实验(二)

代码段:

# 实验环境:MindSpore-python3.7-aarch64

import os
# os.environ['DEVICE_ID'] = '0'

import mindspore as ms
import mindspore.context as context
import mindspore.dataset.transforms.c_transforms as C
import mindspore.dataset.vision.c_transforms as CV

from mindspore import nn
from mindspore.train import Model
from mindspore.train.callback import LossMonitor

context.set_context(mode=context.GRAPH_MODE, device_target='Ascend') # Ascend, CPU, GPU

data_train = os.path.join("MNIST", 'train') # train set
data_test = os.path.join("MNIST", 'test') # test set
ds = ms.dataset.MnistDataset(data_train)
print(data_train)

python MNIST python mnist手写体报告_梯度下降


以上在华为云上不断报错,而且无法排除错误,于是我参考了网上视频教程,使用keras(基于tensorflow框架)第三方库在本地电脑上运行:

# 准备工作:

pip install keras
pip install tensorflow

第一次代码:

# 实验环境:pycharm, python 3.8
# 框架:tensorflow

from keras.utils import to_categorical
from keras import models, layers, regularizers
from keras.optimizers import RMSprop
from keras.datasets import mnist # 导入数据集
import matplotlib.pyplot as plt

# 加载数据集
(train_images, train_labels), (test_images, test_labels) = mnist.load_data() # 下载数据集
# print(train_images.shape, test_images.shape) # 打印输出形状
# print(train_images[0])

### 练习要求
**a)** 正文中，“第一次代码”的注释写明的实验环境是什么？
**b)** 列出正文“第一次代码”中用 from keras… import 语句导入的全部名称。

### 数据展示
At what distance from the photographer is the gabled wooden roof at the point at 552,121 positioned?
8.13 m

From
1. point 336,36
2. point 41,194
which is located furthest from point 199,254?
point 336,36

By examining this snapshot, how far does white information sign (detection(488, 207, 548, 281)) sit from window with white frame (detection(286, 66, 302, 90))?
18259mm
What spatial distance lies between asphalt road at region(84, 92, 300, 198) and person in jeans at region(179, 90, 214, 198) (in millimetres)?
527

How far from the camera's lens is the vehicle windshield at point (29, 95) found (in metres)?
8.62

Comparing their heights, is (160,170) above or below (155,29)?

* * *

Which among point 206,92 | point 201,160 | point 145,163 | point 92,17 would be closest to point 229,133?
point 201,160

...

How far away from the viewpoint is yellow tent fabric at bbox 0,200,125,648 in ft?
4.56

### 参考答案
**a)** pycharm, python 3.8

**b)** to_categorical、models、layers、regularizers、RMSprop、mnist